Suddenly, instead of relying on stale definitions or unscientific survey methods that left room for doubt, judges and attorneys could turn to hefty databases that painted a much more accurate picture of words in context, he said.
These corpora are even finding their way into high-profile cases, like the March 1 Supreme Court decision, where Chief Justice John Roberts cited corpus data as a foundation for limiting the descriptive ability of 'personal' to people, not corporations.
AT&T had been asking for a "personal exemption" so they didn't have to reveal certain financial documents. It made perfect sense, the company argued, because legally a business can already be considered a "person."
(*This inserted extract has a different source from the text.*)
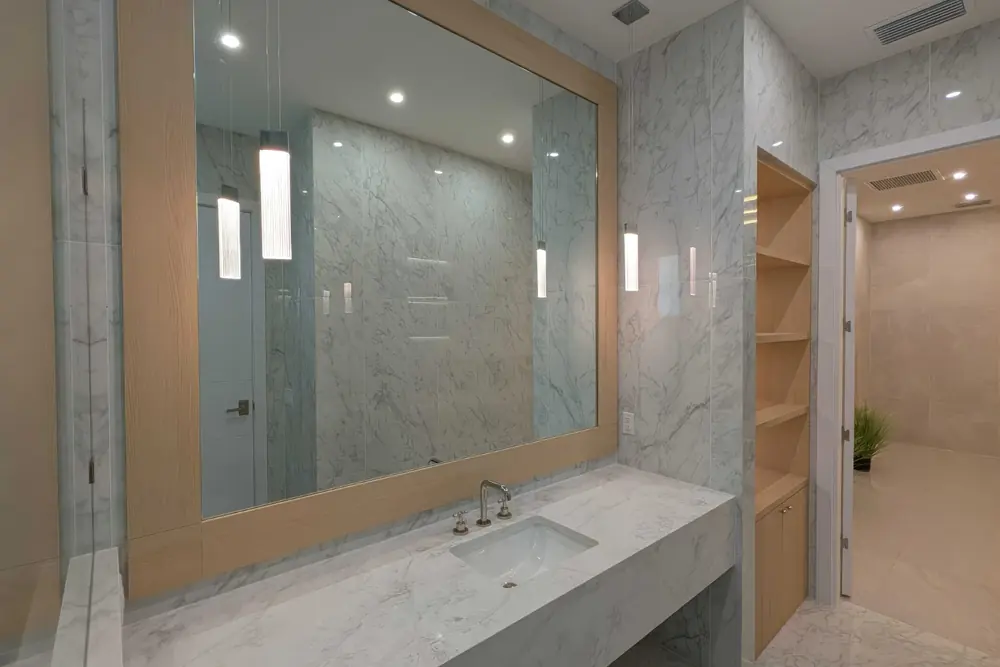 Stone vanity with pendant lights in a marble bathroom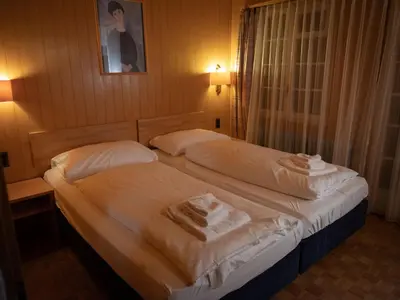 Ein Bett oder Betten in einem Zimmer der Unterkunft Apartment Chalet Turquino - Apartment Marmotte by Interhome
The high court disagreed. In his opinion, Roberts pointed out that adjectives are usually related to their corresponding noun, but there are exceptions, such as "corn" and "corny" or "crank" and "cranky."
He also cited specific corpus data about how the word 'personal' has been used over time — data provided in an amicus brief by attorney Neal Goldfarb on behalf of The Project On Government Oversight.
"We do not usually speak of personal characteristics, personal effects, personal correspondence, personal influence, or personal tragedy as referring to corporations or other artificial entities," Roberts wrote. "This is not to say that corporations do not have correspondence, influence, or tragedies of their own, only that we do not use the word 'personal' to describe them."
Though AT&T may be upset by the results of the corpus-based decision, linguists are encouraged by this growing reliance on contextual word banks.
"I expect that we'll see this trend (of using corpus data in courts) accelerating in the future," said Mark Liberman, director of the Linguistic Data Consortium and a professor of phonetics at the University of Pennsylvania. "New kinds of analysis have become feasible, old kinds of analysis have become easier and properly interpreted corpus data is persuasive to judges and juries."